# Stated task
Update the stretch from the line containing "How should mountain" through the end of the rows by replacing "furthest" with "farthest" and leaving everything else unchanged. Give only those updated lines.

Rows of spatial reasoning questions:
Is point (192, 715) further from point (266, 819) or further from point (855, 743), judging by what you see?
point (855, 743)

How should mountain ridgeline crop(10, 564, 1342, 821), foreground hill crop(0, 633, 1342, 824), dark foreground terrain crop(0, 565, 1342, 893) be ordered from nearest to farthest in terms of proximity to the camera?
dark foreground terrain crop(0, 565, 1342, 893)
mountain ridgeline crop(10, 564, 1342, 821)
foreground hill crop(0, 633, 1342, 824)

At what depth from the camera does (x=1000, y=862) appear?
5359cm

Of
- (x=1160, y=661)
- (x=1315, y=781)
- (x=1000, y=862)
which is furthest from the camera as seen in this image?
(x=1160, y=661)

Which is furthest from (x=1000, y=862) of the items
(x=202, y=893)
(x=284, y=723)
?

# In response
How should mountain ridgeline crop(10, 564, 1342, 821), foreground hill crop(0, 633, 1342, 824), dark foreground terrain crop(0, 565, 1342, 893) be ordered from nearest to farthest in terms of proximity to the camera?
dark foreground terrain crop(0, 565, 1342, 893)
mountain ridgeline crop(10, 564, 1342, 821)
foreground hill crop(0, 633, 1342, 824)

At what depth from the camera does (x=1000, y=862) appear?
5359cm

Of
- (x=1160, y=661)
- (x=1315, y=781)
- (x=1000, y=862)
which is farthest from the camera as seen in this image?
(x=1160, y=661)

Which is farthest from (x=1000, y=862) of the items
(x=202, y=893)
(x=284, y=723)
?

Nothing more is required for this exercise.